Part of the president’s problem as he attempts to build his case for sending troops to Afghanistan is that the American people aren’t buying into his rationale that, “This is not a war of choice. This is a war of necessity … There will be times when nations – acting individually or in concert – will find the use of force not only necessary but morally justified.”

First, this was a war of choice. President Bush opted for a full scale invasion as opposed to other less invasive options that he was presented. Second, the necessity of America’s involvement in Afghanistan was not born out of 9/11, it was created much earlier.

President Obama ran on a platform that promised transparency and openness in American government. He understands better than most that the roots of America’s problems in Central Asia were planted long before 9/11. He needs to clearly articulate to the American people the circumstances that led this country into the situation in which it currently find itself. This could be better explained by understanding the “Reagan Doctrine” and what has now become know as “the Pottery Barn” rule. In 2003, then Secretary of State Colin Powell warned, “once you break it, you are going to own it … And it’s going to take all the oxygen out of the political environment …”

America’s problems in Central Asia and other parts of the world as well as the rise of the Taliban and al-Qaeda are a direct result of the Reagan Doctrine. During the1980s, the Reagan administration provided overt and covert training, supplies and aid to right-wing, anti-Soviet militias in Asia and other countries. Using the very short-sighted logic of “the enemy of my enemy is my friend,” the Reagan administration, supported by conservative think tanks like the Heritage Foundation, supported the mujahideen in their overthrow of the Soviet-backed Najibullah regime, resulting in the creation of a terrible power vacuum.

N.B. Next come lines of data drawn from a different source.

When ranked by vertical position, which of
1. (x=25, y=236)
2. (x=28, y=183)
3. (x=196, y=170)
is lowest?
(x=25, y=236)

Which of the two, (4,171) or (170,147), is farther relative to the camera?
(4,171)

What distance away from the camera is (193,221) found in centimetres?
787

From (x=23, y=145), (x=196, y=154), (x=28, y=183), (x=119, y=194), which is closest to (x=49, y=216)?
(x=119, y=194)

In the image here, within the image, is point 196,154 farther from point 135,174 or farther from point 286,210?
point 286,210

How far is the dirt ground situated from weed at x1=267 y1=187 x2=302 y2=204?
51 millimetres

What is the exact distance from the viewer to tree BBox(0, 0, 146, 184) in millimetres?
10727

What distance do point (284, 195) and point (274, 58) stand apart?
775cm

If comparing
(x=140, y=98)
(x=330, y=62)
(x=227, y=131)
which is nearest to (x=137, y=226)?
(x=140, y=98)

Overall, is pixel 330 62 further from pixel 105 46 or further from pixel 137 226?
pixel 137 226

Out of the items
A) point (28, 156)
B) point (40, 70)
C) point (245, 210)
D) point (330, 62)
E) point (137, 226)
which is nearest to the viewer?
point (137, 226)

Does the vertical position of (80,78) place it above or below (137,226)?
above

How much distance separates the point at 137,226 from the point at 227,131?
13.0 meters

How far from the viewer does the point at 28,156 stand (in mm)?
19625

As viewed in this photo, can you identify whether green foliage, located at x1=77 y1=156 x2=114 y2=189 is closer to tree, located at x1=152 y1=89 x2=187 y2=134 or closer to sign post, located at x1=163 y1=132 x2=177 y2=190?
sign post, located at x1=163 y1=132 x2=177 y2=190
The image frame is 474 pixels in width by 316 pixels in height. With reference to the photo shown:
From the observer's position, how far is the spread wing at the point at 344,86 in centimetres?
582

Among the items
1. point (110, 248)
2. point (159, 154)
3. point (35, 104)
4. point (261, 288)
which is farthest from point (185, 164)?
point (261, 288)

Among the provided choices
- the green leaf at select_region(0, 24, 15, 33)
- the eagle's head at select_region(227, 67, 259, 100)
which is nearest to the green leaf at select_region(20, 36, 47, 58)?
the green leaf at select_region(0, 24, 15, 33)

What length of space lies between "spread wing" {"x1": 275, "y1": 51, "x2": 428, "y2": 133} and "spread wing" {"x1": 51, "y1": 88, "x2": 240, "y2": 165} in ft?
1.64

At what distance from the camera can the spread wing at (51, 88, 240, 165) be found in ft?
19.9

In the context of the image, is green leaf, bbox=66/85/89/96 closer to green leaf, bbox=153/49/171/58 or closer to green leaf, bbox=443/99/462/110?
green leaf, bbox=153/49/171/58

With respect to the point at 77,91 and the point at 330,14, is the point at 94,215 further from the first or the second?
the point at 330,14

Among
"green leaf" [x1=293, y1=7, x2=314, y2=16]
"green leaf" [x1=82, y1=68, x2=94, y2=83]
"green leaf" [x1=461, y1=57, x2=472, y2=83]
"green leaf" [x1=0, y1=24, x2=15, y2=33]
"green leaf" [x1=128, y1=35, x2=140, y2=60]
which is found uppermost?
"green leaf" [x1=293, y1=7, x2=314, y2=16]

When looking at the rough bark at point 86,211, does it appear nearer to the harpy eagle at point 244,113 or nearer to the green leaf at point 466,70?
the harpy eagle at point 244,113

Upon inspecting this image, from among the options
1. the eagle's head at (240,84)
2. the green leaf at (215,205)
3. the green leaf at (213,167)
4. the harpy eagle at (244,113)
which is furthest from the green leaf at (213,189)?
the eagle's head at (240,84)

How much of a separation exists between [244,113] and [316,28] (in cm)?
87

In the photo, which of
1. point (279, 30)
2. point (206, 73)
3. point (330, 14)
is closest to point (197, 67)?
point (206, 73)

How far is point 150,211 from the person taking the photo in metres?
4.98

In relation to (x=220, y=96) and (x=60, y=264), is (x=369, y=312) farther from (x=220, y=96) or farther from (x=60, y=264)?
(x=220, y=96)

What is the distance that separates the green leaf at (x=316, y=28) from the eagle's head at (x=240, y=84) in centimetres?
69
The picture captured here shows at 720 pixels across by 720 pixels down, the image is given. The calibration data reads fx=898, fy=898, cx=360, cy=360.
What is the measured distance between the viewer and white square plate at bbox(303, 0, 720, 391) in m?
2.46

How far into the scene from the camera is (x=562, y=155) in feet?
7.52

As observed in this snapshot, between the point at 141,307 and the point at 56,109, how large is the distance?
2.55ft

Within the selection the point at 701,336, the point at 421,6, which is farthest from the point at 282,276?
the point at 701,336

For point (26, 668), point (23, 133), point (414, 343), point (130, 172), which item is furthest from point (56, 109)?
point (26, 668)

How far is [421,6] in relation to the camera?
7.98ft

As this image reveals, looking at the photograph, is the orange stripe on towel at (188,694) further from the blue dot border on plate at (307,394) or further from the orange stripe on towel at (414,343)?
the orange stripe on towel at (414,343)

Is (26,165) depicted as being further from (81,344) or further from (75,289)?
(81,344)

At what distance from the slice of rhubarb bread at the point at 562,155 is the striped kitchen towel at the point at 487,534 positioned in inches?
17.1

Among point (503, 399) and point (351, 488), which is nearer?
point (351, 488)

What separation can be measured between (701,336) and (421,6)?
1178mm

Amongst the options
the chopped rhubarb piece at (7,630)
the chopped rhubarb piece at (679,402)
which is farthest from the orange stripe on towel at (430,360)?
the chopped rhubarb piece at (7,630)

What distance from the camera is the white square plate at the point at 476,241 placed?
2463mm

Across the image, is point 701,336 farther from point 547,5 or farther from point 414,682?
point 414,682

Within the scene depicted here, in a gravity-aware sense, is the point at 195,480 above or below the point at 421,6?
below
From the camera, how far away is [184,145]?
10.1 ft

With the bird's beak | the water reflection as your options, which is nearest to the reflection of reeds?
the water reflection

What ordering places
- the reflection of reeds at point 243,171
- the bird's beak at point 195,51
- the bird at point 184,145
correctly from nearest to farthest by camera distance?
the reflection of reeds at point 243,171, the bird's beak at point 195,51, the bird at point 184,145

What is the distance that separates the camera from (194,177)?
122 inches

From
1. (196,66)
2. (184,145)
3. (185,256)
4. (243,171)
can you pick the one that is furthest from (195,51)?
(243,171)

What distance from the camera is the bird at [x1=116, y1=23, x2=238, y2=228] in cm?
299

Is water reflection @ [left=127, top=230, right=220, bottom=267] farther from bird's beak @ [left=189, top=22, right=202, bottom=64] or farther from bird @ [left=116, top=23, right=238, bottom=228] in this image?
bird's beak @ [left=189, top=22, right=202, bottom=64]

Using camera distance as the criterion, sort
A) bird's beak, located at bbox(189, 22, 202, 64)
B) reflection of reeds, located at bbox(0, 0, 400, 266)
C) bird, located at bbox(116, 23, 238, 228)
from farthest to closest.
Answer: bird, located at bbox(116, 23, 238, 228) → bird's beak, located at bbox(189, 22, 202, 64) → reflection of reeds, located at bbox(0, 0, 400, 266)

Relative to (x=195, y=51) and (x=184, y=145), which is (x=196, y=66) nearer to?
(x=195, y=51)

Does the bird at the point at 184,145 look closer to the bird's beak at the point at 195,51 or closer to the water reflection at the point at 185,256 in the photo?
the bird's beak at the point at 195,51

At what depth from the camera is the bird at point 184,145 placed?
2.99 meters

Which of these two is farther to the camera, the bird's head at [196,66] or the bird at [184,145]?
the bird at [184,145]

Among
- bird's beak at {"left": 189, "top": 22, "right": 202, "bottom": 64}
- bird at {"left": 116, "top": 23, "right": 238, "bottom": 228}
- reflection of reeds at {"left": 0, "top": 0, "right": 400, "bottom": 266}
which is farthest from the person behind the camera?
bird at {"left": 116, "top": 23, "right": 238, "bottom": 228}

The mujahideen proved to be a capable resistance force, but not capable of establishing a cohesive government.

Afghanistan is a tribally-based, ethnically diverse, nationalistic, religiously fundamental and largely illiterate country with a weak if not nonexistent central government that has been embroiled in a civil war since 1978. Within this civil war, a powerful, anti-American, religiously fundamentalist, narco-funded, resistance force has emerged. This force has changed the traditional state-based war paradigm that America is used to and has exported it to other regions around the globe. It is from the Reagan Doctrine that the necessity of America’s involvement is born, not a response to 9/11.

This necessity does not mean that the war is just and that additional American troops will solve Afghanistan’s problems. More American troops will not end the corruption in the Karzai government. Additional troops will not teach the illiterate Afghan to read and write. Thirty thousand additional troops will not stem the flow of Afghan heroin into America (the DEA’s No. 1 priority). A larger fighting force will not solve the religious conflict between the Taliban and more moderate individuals.

It is within this context that the president should redefine America’s need to be engaged in Afghanistan. If the problem is redefined, morally justifiable solutions can be implemented.